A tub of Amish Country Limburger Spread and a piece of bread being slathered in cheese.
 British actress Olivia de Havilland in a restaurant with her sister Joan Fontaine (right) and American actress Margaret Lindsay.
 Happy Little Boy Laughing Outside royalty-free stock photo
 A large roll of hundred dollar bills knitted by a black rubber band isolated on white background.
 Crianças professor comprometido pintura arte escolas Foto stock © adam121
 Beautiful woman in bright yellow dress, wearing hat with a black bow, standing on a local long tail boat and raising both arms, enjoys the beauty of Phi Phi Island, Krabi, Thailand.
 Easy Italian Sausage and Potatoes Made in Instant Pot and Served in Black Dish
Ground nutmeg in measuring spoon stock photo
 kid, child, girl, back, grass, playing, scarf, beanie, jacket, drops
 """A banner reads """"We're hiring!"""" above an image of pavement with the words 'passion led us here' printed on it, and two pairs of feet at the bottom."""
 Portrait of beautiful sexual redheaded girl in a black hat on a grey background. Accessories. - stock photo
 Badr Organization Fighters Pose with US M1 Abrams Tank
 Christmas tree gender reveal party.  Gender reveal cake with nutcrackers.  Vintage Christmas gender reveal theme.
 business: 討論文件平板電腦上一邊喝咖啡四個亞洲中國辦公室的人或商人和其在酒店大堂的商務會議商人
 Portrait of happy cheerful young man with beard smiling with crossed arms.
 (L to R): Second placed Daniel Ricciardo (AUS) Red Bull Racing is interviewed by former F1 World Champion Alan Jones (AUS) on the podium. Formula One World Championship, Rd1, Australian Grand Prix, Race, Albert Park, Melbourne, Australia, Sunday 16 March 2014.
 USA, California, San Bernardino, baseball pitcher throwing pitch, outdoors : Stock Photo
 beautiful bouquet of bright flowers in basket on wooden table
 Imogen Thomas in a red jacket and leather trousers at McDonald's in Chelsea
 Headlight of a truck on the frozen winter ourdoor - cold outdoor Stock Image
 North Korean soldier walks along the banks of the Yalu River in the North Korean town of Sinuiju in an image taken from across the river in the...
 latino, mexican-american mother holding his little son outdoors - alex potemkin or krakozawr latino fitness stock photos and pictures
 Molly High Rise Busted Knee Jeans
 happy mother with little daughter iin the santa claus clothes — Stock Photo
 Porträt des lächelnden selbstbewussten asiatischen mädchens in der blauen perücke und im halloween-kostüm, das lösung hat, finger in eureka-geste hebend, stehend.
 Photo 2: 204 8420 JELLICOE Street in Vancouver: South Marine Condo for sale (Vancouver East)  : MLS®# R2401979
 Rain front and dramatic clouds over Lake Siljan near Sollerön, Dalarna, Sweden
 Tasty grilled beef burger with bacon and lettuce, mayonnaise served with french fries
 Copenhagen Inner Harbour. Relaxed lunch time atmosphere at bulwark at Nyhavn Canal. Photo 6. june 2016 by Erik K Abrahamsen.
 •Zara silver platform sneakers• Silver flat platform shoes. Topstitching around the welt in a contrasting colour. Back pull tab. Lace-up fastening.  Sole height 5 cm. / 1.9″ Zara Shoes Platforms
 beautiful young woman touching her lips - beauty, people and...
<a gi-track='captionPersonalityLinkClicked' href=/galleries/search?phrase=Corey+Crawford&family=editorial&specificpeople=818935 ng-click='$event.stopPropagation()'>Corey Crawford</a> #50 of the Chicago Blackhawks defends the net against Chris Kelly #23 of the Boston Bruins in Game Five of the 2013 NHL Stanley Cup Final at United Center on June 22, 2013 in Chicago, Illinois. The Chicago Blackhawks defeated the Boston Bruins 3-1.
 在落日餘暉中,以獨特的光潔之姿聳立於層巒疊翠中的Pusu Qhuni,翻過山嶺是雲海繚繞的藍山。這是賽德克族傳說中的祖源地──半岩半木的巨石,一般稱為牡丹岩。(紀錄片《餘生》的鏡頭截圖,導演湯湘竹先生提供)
------------------------------------
◆ **What needs to be done**
From the data above, reproduce word for word the lines running from the line with "above an image" to the line with "Portrait of beautiful", ends included.

◆ **Exercise output**
 """A banner reads """"We're hiring!"""" above an image of pavement with the words 'passion led us here' printed on it, and two pairs of feet at the bottom."""
 Portrait of beautiful sexual redheaded girl in a black hat on a grey background. Accessories. - stock photo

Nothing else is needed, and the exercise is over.